Congrats to the Sooner Club for putting on a great trial. Congrats to Chris Anderson for a Jam with her Chessie in the Am and a RJ in the Qual! 

Congrats to Paul for his RJ in the Open with Allie. 

Congrats to Mason Mayhue for his Jam with Boo in the Am. 

Lots of congrats to my other pals, too numerous to mention!


----------



## savage25xtreme (Dec 4, 2009)

Big congrats the Frank and Roux, and thanks for the dinner. 

Also BIG congrats to Mason and Boo, their first time to the 4th series of an Am and came out of it with a jam!

We at SRC like to consider Chris Anderson one of us, we are very proud of you!


----------



## Mike W. (Apr 22, 2008)

Thanks to all the members of Sooner who put on the trial, these guys have a very strong club and they really get it done.

Thanks to the judges for generously giving up their weekend so the rest of us could play.


----------



## Bayou Magic (Feb 7, 2004)

Thanks to the Sooner club for putting on a first class well run trial, and to the judges for sacrificing their time so the rest of us can play.

*Big congrats to everyone who placed and finished, especially Mason and Boo for the AM JAM! Keep your foot on the petal!*

fp


----------



## mohaled (Oct 7, 2007)

Congrats Paul Rainbolt & Allie !!


----------



## Aaron Homburg (Sep 23, 2005)

*Congrats to all!!!

Aaron*


----------



## Huff (Feb 11, 2008)

Congrats to everyone who placed and finished at the trial. 

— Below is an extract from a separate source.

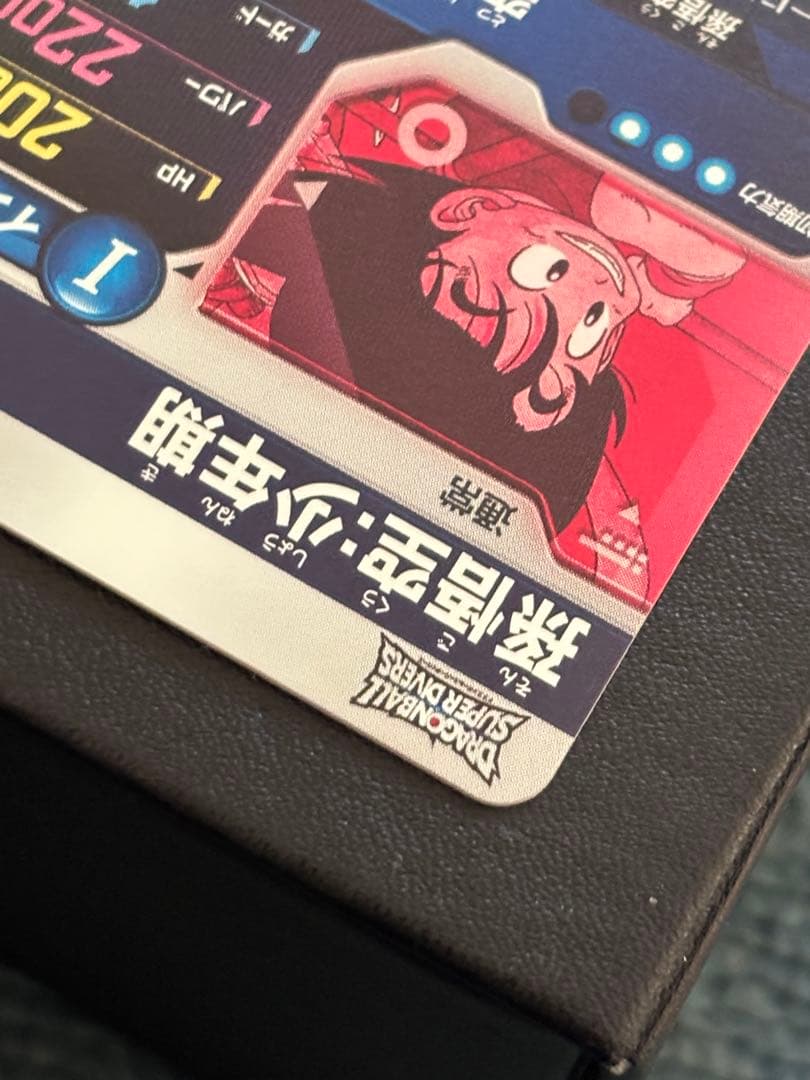 EX2-009 孫悟空少年期　パラレル　ドラゴンボールスーパーダイバーズ　おまけ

Thanks to the judges and workers for all of your hard work couldn't have done it without either group. 

Russell


----------



## Angie B (Sep 30, 2003)

pam ingham said:


> Amateur won by Nancy White and Lily! Red to Homer and Joe Piland.- all I know for sure! Believe Russell's Py got a placement and Milke Molthan and Dealer not sure which is which. Jams all around for the remainder of the field. Joe said it was a very, very close event with split hairs for the differences so all dogs did well, but a special shout out to Chris Anderson and her chessie for getting a jam in what might be her first amateur!!She has been working very hard this spring and it is showing! Good job all!


Whooo Hoooo Nancy White!!! Pam I am so happy for you and Joe that is so wonderful. Great dog, great folks... Yea Chris,,,, you deserve that placement.. Kudo's girlfriend and hats off to the Russells!!! Yippeeee.

Angie


----------



## Angie B (Sep 30, 2003)

Congratulations Frank!! Well done!! Roux is such a nice dog. Also to you Paul!! Good for you!!!

Angie


----------



## BonMallari (Feb 7, 2008)

Congrats to Nancy White and FC Knollwoods Sweet Lily on winning the Amateur and qualifying for the National Amateur...


Clint/MaryKent and Bon


----------



## byounglove (Mar 2, 2005)

Congrats to Nancy White and Lily on the Amatuer win!! She qualified at the Women's FTC trial end of March. Now I think she is awefully close to the AFC!

Jerry and Barb


----------